Showing posts with label accretion. Show all posts
Showing posts with label accretion. Show all posts

Sunday, November 25, 2007

Parts and ownership

Some Aristotelians believe the following thesis: When a bit of matter comes to be a part of a substance, it ceases to exist. I.e., the bit of matter comes to be a part of a substance in the way in which a horse comes to be a corpse--the horse and the corpse are distinct entities, the corpse originating in the horse. If they believe this thesis, they have to give some explanation of why particles ingested can still be scientifically detected. They will do this either by saying that the particles no longer exist literally, but "virtually" do, or by saying that new particles just like the old ones come to exist out of the old ones, except the new ones have the essential property of being a part of substance that they have joined. There are two different reasons why one might believe such an outlandish thesis: (1) because one doesn't believe in parthood (Patrick Toner and Alexander Pruss incline in this direction), or (2) because one thinks that parts receive their identity from the whole (there is some textual basis in Aristotle for this).

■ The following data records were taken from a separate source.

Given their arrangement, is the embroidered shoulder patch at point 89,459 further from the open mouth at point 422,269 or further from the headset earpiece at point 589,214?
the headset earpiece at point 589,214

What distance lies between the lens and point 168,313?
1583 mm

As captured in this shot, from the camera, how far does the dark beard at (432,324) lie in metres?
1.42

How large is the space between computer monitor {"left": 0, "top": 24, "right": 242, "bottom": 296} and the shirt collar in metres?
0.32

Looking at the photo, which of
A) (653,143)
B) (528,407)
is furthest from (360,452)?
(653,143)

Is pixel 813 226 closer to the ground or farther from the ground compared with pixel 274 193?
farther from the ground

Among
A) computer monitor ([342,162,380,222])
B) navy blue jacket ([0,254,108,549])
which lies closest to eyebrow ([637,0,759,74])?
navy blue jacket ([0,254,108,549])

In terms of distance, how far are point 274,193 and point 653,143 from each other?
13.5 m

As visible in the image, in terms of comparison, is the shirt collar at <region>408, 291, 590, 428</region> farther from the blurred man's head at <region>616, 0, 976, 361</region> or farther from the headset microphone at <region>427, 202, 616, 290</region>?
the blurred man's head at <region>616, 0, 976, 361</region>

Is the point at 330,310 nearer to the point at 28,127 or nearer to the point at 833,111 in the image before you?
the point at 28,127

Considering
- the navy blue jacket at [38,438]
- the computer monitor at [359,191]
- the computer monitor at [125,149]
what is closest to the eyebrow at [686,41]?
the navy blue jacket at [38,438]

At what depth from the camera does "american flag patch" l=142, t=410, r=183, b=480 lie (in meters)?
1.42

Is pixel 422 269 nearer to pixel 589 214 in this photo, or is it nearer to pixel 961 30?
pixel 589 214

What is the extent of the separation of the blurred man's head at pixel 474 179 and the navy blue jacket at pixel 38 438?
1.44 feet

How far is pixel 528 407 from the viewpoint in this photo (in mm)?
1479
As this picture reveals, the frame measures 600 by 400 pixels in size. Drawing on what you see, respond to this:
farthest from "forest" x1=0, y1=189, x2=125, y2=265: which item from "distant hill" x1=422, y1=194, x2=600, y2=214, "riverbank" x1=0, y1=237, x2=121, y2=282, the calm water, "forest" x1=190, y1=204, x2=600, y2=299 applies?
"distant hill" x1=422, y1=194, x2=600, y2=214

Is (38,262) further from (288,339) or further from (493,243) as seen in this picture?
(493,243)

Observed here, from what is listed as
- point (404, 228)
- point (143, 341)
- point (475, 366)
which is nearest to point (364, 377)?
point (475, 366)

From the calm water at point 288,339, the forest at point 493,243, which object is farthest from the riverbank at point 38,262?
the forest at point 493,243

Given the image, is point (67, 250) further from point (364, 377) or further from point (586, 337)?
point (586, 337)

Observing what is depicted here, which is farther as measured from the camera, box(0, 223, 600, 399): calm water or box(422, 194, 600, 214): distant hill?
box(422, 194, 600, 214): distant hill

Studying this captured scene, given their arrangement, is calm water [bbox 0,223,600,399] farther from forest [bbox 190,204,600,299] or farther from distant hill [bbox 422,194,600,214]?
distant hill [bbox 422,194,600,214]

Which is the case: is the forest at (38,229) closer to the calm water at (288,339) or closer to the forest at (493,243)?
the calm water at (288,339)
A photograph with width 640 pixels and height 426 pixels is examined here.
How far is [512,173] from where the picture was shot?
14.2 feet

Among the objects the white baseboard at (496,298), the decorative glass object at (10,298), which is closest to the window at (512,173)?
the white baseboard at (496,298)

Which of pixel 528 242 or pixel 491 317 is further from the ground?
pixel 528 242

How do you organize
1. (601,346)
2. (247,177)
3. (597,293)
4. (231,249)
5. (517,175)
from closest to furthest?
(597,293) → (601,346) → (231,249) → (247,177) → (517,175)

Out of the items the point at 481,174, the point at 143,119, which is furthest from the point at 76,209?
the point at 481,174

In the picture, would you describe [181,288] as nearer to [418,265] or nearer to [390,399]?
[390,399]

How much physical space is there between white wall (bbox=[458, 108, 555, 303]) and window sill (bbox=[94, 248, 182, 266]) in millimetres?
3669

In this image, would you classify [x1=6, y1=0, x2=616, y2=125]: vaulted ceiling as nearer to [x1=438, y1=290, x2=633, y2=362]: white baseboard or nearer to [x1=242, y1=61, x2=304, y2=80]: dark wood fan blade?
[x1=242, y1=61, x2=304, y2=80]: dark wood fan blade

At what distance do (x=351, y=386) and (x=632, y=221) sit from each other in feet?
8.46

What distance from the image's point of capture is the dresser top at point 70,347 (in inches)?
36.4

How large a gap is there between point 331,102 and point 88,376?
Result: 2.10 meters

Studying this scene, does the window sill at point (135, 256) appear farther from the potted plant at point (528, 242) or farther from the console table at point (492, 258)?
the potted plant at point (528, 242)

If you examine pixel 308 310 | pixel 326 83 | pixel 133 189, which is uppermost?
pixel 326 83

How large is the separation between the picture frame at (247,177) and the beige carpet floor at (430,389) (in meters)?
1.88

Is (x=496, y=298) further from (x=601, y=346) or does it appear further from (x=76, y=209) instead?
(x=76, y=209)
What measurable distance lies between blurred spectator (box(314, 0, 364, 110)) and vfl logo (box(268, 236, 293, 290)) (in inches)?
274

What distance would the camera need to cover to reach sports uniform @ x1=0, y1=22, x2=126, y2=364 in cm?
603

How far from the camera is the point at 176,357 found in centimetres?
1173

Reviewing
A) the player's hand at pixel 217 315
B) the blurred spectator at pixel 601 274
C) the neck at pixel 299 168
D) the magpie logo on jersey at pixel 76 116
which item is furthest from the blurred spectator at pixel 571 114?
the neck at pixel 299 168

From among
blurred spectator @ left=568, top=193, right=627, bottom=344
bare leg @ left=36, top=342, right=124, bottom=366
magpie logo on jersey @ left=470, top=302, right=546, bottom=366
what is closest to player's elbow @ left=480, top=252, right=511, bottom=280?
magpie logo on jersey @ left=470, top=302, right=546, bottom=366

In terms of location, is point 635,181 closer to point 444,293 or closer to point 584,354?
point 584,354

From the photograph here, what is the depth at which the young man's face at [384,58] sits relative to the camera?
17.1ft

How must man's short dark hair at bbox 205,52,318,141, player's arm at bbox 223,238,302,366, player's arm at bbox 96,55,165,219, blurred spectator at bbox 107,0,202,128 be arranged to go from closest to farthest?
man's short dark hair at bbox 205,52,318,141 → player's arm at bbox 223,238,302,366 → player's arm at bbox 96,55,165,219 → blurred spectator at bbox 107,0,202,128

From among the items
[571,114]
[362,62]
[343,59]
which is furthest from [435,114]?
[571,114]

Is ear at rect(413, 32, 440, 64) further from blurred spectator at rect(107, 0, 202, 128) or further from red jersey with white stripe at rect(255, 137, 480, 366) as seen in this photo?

I want to offer two arguments for this thesis, one metaphysical and Aristotelian, the second ethical and eccentric. I find the first plausible, and much less so the second, but the second is kind of neat, so I'll give it, too:

  • Matter receives its identity--that which makes it be the entity that it is--from the substance that it makes up. Therefore, if a bit of matter x is a part of substance A and a bit of matter y is a part of substance B, then if A is distinct from B, it follows that x is distinct from y. Therefore, no bit of matter can be a part of two substances. But everything that exists is a substance or a mode, relation, trope, accident or the like. A proper part of a substance is not a mode, relation, trope, accident or the like. Hence, if a substance has a proper part, that proper part is a substance. But the matter of a proper part A of a substance B would then be a part of both substance A and substance B, which contradicts the thesis that a bit of matter can't be a part of two substances.
  • This argument uses two main assumptions:
    1. Without receiving special normative power from you or some higher authority, the only way I can by myself make an item x that you presently literally own to cease to be literally owned by you is by destroying x.
    2. It is impossible for one person to literally own a part of another.
    Suppose now you literally own a carbon atom x (e.g., it's part of a steak that you own), and I without having received any special normative power eat the atom x so that it becomes a part of my body. By (2), I have made it happen that you no longer own x. But by (1), it follows (assuming I have received no grant of authority or the like), the only way I could have done this is by destroying x. Hence, when an atom becomes a part of my body, it is thereby destroyed.